En el año 1900 tan solo el 30% de la población latinoamericana vivía en zonas urbanas, mientras que en la actualidad lo hace el 80%, y el 20% vive zonas rurales. Además, aproximadamente, 200 de los 685 millones de personas de la región viven en la pobreza, y más de 60 millones, habita en viviendas inadecuadas, construidas con materiales precarios, y carecen de servicios básicos. A su vez, se estima que el déficit habitacional afecta a 100 millones de personas, según el Banco Interamericano de Desarrollo (BID), en su estudio “Un espacio para el desarrollo: los mercados de la vivienda en América Latina y el Caribe”
¿Cómo algo tan elemental como es la vivienda, que debería ser un derecho humano, puede estar relacionado con la vulnerabilidad, la marginalidad, la desigualdad y la pobreza? Esto no es tan difícil de responder, dado que en la mayoría de los países de la región hay un sector social con altos recursos, frente a otro con bajos recursos, que vive en zonas marginales, lo que genera una segregación que además deriva en otros problemas de desigualdad relativos a la educación, los servicios básicos o la salud, que inciden en la vulnerabilidad de la población afectada.
Los gobiernos de los países latinoamericanos son conscientes de esta problemática, de modo que han activado políticas de viviendas sociales por medio de subsidios, fondos solidarios y programas de transformación de campamentos, muy densificados, en bloques habitables.
Sin embargo, estas medidas no han erradicado la marginalidad ni la vulnerabilidad, debido a que los terrenos que se han urbanizado se han ido desplazando hacia zonas periféricas, aislando a su población, dificultando su acceso a los servicios básicos y acrecentando en consecuencia la brecha de la desigualdad. Por si fuera poco, en estas zonas aumenta la delincuencia, el narcotráfico y la tasa de personas desempleadas, y en ellas se conforma un ambiente de disconformidad y decepción, que se intensifica por la mala calidad de vida en las que se desenvuelve la vida cotidiana de sus residentes, con bajas remuneraciones y que se ven obligados a invertir largas horas para desplazarse desde sus hogares a sus lugares de trabajo.

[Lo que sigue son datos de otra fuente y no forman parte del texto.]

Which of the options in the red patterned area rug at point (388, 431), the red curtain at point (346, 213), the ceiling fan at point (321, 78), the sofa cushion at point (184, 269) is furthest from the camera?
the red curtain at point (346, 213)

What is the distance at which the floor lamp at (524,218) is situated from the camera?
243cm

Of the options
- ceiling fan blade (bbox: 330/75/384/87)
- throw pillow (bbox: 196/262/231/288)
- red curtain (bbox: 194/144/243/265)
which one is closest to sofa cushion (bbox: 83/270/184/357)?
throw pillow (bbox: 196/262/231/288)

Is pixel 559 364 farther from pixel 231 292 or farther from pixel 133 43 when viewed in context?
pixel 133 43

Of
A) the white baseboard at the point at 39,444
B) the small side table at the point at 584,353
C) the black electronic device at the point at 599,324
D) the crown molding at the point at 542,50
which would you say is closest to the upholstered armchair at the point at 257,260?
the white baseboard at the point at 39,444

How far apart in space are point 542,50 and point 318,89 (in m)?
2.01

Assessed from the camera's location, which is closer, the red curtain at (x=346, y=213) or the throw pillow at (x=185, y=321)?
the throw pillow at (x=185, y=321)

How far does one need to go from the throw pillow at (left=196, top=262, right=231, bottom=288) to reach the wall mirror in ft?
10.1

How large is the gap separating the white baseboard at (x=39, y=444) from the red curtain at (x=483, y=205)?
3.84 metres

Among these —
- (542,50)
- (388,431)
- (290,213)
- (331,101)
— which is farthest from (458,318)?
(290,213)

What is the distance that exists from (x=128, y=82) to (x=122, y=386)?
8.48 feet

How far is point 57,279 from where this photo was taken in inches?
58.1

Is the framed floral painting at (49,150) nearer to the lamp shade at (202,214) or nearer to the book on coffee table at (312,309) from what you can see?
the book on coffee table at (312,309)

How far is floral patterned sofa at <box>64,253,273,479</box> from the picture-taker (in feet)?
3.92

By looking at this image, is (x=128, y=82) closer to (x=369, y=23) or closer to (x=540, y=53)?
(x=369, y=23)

Así, pese que en 1980 se empezaron a construir edificios en Chile de 1.200 departamentos para intentar mejorar la situación, actualmente estos reciben el nombre de “guetos verticales”. Y es que se trata de departamentos de 30 m2, que están a mitad de camino entre un hogar y una cárcel, que no reciben sol en ningún momento del día y cuyas vistas se topan con otra enorme mole edificada a pocos metros. En Santiago de Chile, por ejemplo, hay cinco edificios de 5.600 departamentos en un monobloque de una manzana. Es decir, conviven 8.000 personas en una sola hectárea, cuando la densidad promedio es de 79 habitantes por hectárea, y la de todo Santiago, 23 habitantes por hectárea.
Asimismo en México, tras más de una década desde 1990 de construcción y venta de viviendas de bajo costo en la periferia de las grandes ciudades, muchas familias —aun endeudadas— hubieron de abandonar sus casas debido a la falta de servicios, a la mala calidad de las construcciones y a las dificultades para desplazarse; y aquellas que no se fueron enfrentan día a día la inseguridad y la incertidumbre. El problema es grave y la historia se repite en muchos otros países latinoamericanos: se compran viviendas con créditos bancarios, que conllevan una deuda para casi toda la vida, y además las viviendas sociales son sinónimo de mala calidad, y bajos estándares técnicos, esto es, de problemas a futuro.
A escala regional, el escenario no es muy diferente, y el BID calcula que, para reducir el déficit habitacional por medio de programas gubernamentales de desarrollo urbano, se debería más que sextuplicar la inversión en vivienda pública, implicando un gasto de 310.000 millones de dólares, un 7,8% del PIB de la región, algo muy improbable que ocurra .
Una manera de enfrentar esta situación pasa por desregionalizar y descentralizar a la población. Gracias a las capacidades tecnológicas actuales es posible devolver el alma a las regiones, impulsando políticas que combinen vivienda, salud y educación. Además, se pueden inyectar recursos hacia las regiones destinados a generar empleo, fomentar a inversión y desarrollar servicios básicos. La alternativa de las viviendas sociales no solo han de garantizar el acceso a un hogar digno, sino que también deben implicar una buena calidad de vida, de modo que la vivienda deje de ser un factor condicionante de pobreza desde la primera infancia (uno de cada cinco niños es pobre en la región).
Esta nota es una invitación para todos los jóvenes y no tan jóvenes a imaginar y observar este problema con otros ojos: los paradigmas se pueden cambiar y las sociedades han de generar bienestar. Las cartas están sobre la mesa y en nuestras manos está reinventar el juego.